The quiet dystopia of modern work

Nineteen eighty-four was meant to be a warning. Not a playbook for how we design modern work.

There’s a particular kind of meeting that leaves you wondering why you were there at all.

I joined one this morning, hosted by a major technology company. Almost two-hundred people were on the call, and it started late — a particular bugbear of mine, especially when it wastes a huge amount of other people’s time and quietly signals that they can all wait for someone else who isn’t properly prepared. Chat and comments were disabled, cameras were off, and ten slides were presented in a tightly controlled format. Then the call ended. No questions. No discussion.

Everyone had been gathered together, but there was no real interaction. The whole thing could have been recorded and shared afterwards with no real loss. It might have been better received that way.

The content itself was fairly straightforward. It was clearly intended to guide partners in a particular direction and avoid problems further down the line. That part made sense. What didn’t land so well was the tone. It felt more like instruction than collaboration, with just enough polish to make it presentable.

We often joke that a meeting could have been an email. In this case, it probably should have been. Or a short video that people could watch in their own time. Instead, it became a good example of how easy it is for communication to drift into something performative, where the act of broadcasting matters more than whether anyone is actually engaged.

When communication becomes a product

That meeting was a minor irritation. But at least I don’t work for a Silicon Valley social media giant.

Mark Zuckerberg is in the news again – because Meta is reported to be building an AI version of its leader to “connect with employees”. I can see the thinking behind: large organisations struggle with scale; Leaders cannot be everywhere; and consistent communication is difficult to maintain.

So, instead of effective leadership and delegation the answer (if you think like a tech bro) becomes automation. Create something that looks and sounds like you, deliver the message, and maintain a presence across the organisation.

And Sharon O’Dea summed it up in her calmly-delivered but razor-sharp LinkedIn post with this fantastic line:

“[Marshall] McLuhan said the medium is the message. And the message here — beamed directly into the faces of Meta’s workforce in HD, with accurate lip-sync — is: you are not worth my time. Your relationship with leadership is now a content type. A deliverable. A thing that can be optimised and scaled and A/B tested like everything else.”
– Sharon O’Dea, April 2026.

When leadership can be rendered, replayed and optimised, it changes the nature of the relationship. It starts to feel transactional.

Scaling presence vs. replacing it

I use AI tools every day. Microsoft Copilot is becoming genuinely useful, particularly for research and identifying action items. I also use ChatGPT extensively for writing and problem solving. Used well, these tools remove friction and save me time.

But tools don’t replace being present.

If I ever suggest sending an AI version of myself to a meeting, it will be a fairly strong signal that something has gone wrong. The value is rarely in delivering a perfectly formed message. It sits in the interaction around it – the questions, the pushback, the moments where the conversation goes slightly off-script and something more useful emerges.

There’s also a slightly uncomfortable implication. If someone can swap me out for an AI in that situation without losing anything, it is worth asking what I was contributing in the first place.
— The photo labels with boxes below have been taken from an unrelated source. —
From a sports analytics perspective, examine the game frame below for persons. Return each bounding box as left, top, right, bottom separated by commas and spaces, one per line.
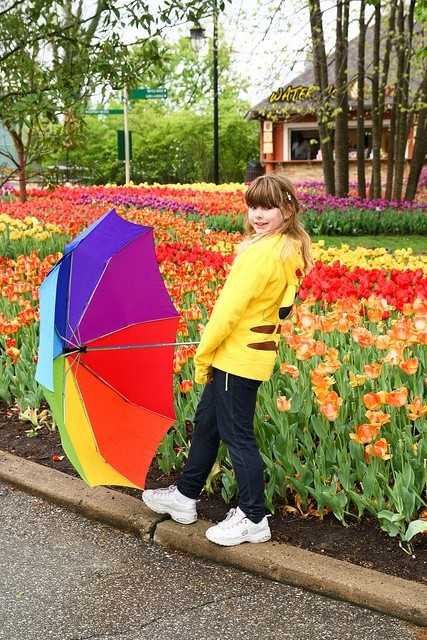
142, 172, 309, 549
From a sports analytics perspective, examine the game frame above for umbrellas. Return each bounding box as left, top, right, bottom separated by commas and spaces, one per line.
34, 207, 201, 492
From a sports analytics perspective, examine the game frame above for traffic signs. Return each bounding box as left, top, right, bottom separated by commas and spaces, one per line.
126, 87, 167, 99
84, 109, 123, 114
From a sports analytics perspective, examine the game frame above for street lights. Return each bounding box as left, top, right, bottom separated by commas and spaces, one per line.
189, 27, 218, 185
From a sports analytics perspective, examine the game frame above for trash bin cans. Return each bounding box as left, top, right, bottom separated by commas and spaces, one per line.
246, 162, 264, 182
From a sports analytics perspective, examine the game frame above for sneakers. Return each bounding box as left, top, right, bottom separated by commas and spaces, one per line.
141, 485, 201, 524
204, 506, 272, 546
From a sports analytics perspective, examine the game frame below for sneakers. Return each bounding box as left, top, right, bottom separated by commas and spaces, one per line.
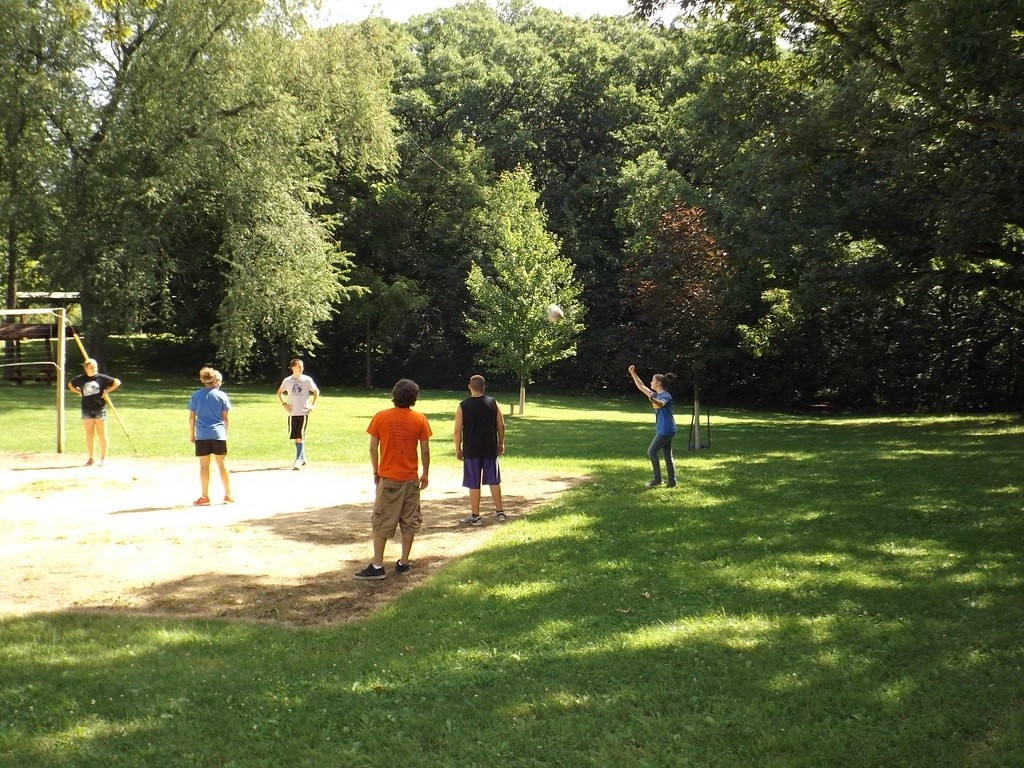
460, 516, 483, 526
193, 497, 210, 506
397, 559, 410, 575
352, 563, 385, 580
223, 496, 234, 503
496, 513, 506, 522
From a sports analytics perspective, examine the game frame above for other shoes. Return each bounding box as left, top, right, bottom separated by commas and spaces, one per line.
98, 459, 106, 465
293, 460, 301, 470
302, 460, 306, 465
645, 479, 663, 488
84, 458, 94, 466
665, 482, 676, 488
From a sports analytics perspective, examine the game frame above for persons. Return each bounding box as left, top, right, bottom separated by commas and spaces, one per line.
454, 375, 506, 527
187, 367, 236, 505
353, 379, 433, 579
68, 358, 122, 467
277, 359, 320, 470
629, 365, 677, 488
A gradual shift in what’s acceptable as normal

None of this comes from bad intent. The meeting this morning was trying to create clarity. The AI avatar is an attempt to deal with scale and time.

In isolation, these may be sensible decisions. But something feels off. Communication becomes more one-way. Leadership becomes something that can be produced and reused. Presence becomes less important.

And it’s happening gradually, which is probably why it passes without much comment.

A small course correction

There is a simple test that helps cut through most of this.

  • If something doesn’t need to be a meeting, don’t make it one.
  • If communication is one-way, be clear about it rather than presenting it as a conversation.
  • If the answer to scale is to replace human interaction with an artificial version of it, it’s worth pausing to think about what is being lost.

It’s hard not to think of Orwell when this becomes the norm.